§ TASK DIRECTIONS: Return each line of the material verbatim.

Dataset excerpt
* * * *
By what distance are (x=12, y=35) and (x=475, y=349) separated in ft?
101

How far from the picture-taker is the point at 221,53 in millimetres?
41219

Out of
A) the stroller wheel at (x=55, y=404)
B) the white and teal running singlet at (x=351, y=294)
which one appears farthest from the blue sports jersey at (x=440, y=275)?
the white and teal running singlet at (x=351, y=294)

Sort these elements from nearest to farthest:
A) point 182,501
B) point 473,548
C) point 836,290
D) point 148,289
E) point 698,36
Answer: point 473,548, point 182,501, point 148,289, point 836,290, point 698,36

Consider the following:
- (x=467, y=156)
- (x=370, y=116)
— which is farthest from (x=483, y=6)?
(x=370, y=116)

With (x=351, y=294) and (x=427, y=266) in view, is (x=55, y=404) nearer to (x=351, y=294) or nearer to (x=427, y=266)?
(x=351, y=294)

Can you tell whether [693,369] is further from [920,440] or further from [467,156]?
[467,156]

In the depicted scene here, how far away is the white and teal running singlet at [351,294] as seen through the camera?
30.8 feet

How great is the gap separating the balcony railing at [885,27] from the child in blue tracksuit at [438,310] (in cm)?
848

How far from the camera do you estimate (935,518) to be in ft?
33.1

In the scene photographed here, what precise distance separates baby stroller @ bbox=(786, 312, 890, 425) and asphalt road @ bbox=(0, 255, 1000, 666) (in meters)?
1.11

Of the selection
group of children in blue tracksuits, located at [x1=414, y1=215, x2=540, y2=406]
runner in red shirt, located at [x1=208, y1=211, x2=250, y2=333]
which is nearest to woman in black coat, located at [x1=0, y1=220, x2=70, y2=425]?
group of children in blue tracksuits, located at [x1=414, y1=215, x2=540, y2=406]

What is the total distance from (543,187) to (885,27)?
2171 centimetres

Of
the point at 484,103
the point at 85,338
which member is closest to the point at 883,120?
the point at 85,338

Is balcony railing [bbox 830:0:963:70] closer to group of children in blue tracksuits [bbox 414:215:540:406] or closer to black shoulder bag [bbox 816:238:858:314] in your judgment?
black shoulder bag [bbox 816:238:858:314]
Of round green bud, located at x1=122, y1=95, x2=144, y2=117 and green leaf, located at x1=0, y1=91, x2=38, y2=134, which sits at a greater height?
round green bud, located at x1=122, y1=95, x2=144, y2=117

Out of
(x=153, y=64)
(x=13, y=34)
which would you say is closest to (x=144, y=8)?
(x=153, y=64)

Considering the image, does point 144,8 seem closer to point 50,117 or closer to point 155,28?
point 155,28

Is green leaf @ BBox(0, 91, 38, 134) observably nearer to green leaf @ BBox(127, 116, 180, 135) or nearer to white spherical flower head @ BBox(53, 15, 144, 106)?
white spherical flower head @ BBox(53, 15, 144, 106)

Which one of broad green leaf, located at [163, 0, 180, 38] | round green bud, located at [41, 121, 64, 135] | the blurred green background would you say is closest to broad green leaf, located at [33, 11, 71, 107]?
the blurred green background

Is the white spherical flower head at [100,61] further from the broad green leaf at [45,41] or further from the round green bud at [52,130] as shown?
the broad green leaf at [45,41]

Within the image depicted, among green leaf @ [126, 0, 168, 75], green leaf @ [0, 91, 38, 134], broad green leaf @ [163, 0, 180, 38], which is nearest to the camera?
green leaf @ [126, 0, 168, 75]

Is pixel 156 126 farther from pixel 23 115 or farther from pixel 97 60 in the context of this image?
* * * *
§ OUTPUT FOR THIS TASK:
By what distance are (x=12, y=35) and (x=475, y=349) separated in ft?
101

How far from the picture-taker is the point at 221,53 in millimetres?
41219

Out of
A) the stroller wheel at (x=55, y=404)
B) the white and teal running singlet at (x=351, y=294)
which one appears farthest from the blue sports jersey at (x=440, y=275)?
the white and teal running singlet at (x=351, y=294)

Sort these elements from nearest to farthest:
A) point 182,501
B) point 473,548
C) point 836,290
D) point 148,289
E) point 698,36
Answer: point 473,548, point 182,501, point 148,289, point 836,290, point 698,36

Consider the following:
- (x=467, y=156)
- (x=370, y=116)
— which is farthest from (x=483, y=6)?
(x=370, y=116)

With (x=351, y=294) and (x=427, y=266) in view, is (x=55, y=404) nearer to (x=351, y=294) or nearer to (x=427, y=266)?
(x=351, y=294)

Can you tell whether [693,369] is further from [920,440] or further from [467,156]?
[467,156]

In the depicted scene here, how far away is the white and teal running singlet at [351,294] as seen through the camera?
30.8 feet

How great is the gap separating the balcony railing at [885,27] from the child in blue tracksuit at [438,310] (in cm)?
848

How far from the camera do you estimate (935,518) to be in ft?
33.1

In the scene photographed here, what precise distance separates baby stroller @ bbox=(786, 312, 890, 425) and asphalt road @ bbox=(0, 255, 1000, 666) (in meters)?
1.11

Of the selection
group of children in blue tracksuits, located at [x1=414, y1=215, x2=540, y2=406]
runner in red shirt, located at [x1=208, y1=211, x2=250, y2=333]
which is nearest to woman in black coat, located at [x1=0, y1=220, x2=70, y2=425]?
group of children in blue tracksuits, located at [x1=414, y1=215, x2=540, y2=406]

What is the total distance from (543,187) to (885,27)?
2171 centimetres

Of
the point at 484,103
the point at 85,338
which member is closest to the point at 883,120?
the point at 85,338

Is balcony railing [bbox 830:0:963:70] closer to group of children in blue tracksuits [bbox 414:215:540:406] or closer to black shoulder bag [bbox 816:238:858:314] in your judgment?
black shoulder bag [bbox 816:238:858:314]
Of round green bud, located at x1=122, y1=95, x2=144, y2=117 and green leaf, located at x1=0, y1=91, x2=38, y2=134, which sits at a greater height?
round green bud, located at x1=122, y1=95, x2=144, y2=117

Out of
(x=153, y=64)
(x=13, y=34)
which would you say is closest to (x=144, y=8)?
(x=153, y=64)

Considering the image, does point 144,8 seem closer to point 50,117 or closer to point 155,28?
point 155,28

Is green leaf @ BBox(0, 91, 38, 134) observably nearer to green leaf @ BBox(127, 116, 180, 135) or nearer to white spherical flower head @ BBox(53, 15, 144, 106)?
white spherical flower head @ BBox(53, 15, 144, 106)

Which one of broad green leaf, located at [163, 0, 180, 38] | round green bud, located at [41, 121, 64, 135] | the blurred green background would you say is closest to broad green leaf, located at [33, 11, 71, 107]?
the blurred green background

Is the white spherical flower head at [100,61] further from the broad green leaf at [45,41] or further from the round green bud at [52,130] as shown?
the broad green leaf at [45,41]

Within the image depicted, among green leaf @ [126, 0, 168, 75], green leaf @ [0, 91, 38, 134], broad green leaf @ [163, 0, 180, 38], which is nearest to the camera?
green leaf @ [126, 0, 168, 75]

Is pixel 156 126 farther from pixel 23 115 or farther from pixel 97 60 in the context of this image?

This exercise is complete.